[Object spilling] Add policy to automatically spill objects on OutOfMemory by stephanie-wang · Pull Request #11673 · ray-project/ray

stephanie-wang · 2020-10-28T16:19:22Z

Why are these changes needed?

This adds a callback when an object store node runs out of memory to choose objects to spill, after first attempting to make space through eviction of objects not currently referenced. Since spilling is asynchronous, the object store client must try to create the object again. Once the object spilling is complete, the object creation will succeed.

A TODO is to modify the object store to respond to the client asynchronously. This is so that, in the case that we can definitely make enough space by spilling other objects, the object store client does not have to retry the create call on a timer and we do not block the object store while the objects are being spilled.

This PR also introduces some changes to the way configs are passed around the cluster to accommodate passing around the object spilling config, which is a JSON string. Long-term, we should have a less brittle way to pass around arbitrary config values.

Related issue number

Closes #9849.

Checks

I've run scripts/format.sh to lint the changes in this PR.
I've included any doc changes needed for https://docs.ray.io/en/master/.
I've made sure the tests are passing. Note that there might be a few flaky tests, see the recent failures at https://flakey-tests.ray.io/
Testing Strategy
- Unit tests
- Release tests
- This PR is not tested :(

ericl · 2020-10-29T00:31:11Z

I think there are some missing BUILD files (doesn't compile).

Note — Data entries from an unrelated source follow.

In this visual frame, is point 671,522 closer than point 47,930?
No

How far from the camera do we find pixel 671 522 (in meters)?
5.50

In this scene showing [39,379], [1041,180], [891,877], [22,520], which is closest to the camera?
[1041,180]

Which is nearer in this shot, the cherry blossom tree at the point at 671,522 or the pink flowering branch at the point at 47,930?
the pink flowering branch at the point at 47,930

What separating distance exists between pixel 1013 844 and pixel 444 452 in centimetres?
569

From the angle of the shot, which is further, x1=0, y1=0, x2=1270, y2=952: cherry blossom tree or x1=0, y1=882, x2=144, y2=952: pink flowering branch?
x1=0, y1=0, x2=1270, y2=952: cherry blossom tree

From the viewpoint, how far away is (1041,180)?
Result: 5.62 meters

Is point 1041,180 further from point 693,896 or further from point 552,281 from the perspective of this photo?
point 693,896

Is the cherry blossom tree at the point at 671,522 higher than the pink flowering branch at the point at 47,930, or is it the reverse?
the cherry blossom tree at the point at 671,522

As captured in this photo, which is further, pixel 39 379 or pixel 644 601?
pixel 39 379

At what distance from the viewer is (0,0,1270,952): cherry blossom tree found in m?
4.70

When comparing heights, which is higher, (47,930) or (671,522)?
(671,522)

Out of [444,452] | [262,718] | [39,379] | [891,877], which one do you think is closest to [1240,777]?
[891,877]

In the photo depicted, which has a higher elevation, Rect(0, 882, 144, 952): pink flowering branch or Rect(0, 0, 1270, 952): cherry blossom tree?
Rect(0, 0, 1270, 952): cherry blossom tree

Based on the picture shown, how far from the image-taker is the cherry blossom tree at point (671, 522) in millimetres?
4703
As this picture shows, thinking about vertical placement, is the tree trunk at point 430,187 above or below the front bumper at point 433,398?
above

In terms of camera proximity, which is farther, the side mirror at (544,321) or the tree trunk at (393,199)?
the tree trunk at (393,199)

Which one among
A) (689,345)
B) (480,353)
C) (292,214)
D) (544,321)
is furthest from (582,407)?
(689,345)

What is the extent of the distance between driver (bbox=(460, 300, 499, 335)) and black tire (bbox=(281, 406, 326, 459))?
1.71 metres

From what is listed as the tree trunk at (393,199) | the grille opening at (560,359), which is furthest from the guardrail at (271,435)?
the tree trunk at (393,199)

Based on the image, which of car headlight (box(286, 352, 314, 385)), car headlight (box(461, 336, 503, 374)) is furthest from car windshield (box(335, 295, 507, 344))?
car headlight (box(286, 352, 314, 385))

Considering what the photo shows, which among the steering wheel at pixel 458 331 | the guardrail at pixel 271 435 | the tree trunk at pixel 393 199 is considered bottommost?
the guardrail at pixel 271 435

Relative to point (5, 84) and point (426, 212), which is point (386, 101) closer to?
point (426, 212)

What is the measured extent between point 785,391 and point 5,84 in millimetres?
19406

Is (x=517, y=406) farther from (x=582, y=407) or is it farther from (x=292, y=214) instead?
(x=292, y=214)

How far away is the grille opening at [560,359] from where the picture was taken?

python/ray/tests/test_object_spilling.py

src/ray/common/ray_config_def.h

python/ray/workers/default_worker.py

src/ray/object_manager/common.h

src/ray/object_manager/plasma/store.cc

src/ray/raylet/local_object_manager.cc

rkooo567 · 2020-10-29T05:19:40Z

src/ray/object_manager/plasma/store.cc

+        // TODO: Only respond to the client with OutOfMemory if we could not
+        // make enough space through spilling. If we could make enough space,
+        // respond to the plasma client once spilling is complete.
+        static_cast<void>(spill_objects_callback_(space_needed));


I might misunderstand here, but doesn't this mean raylet can try creating new objects or pulling new objects "before" all objects are actually spilled, and it can lead to OOM in some scenarios?

Or is it handled from the object store side?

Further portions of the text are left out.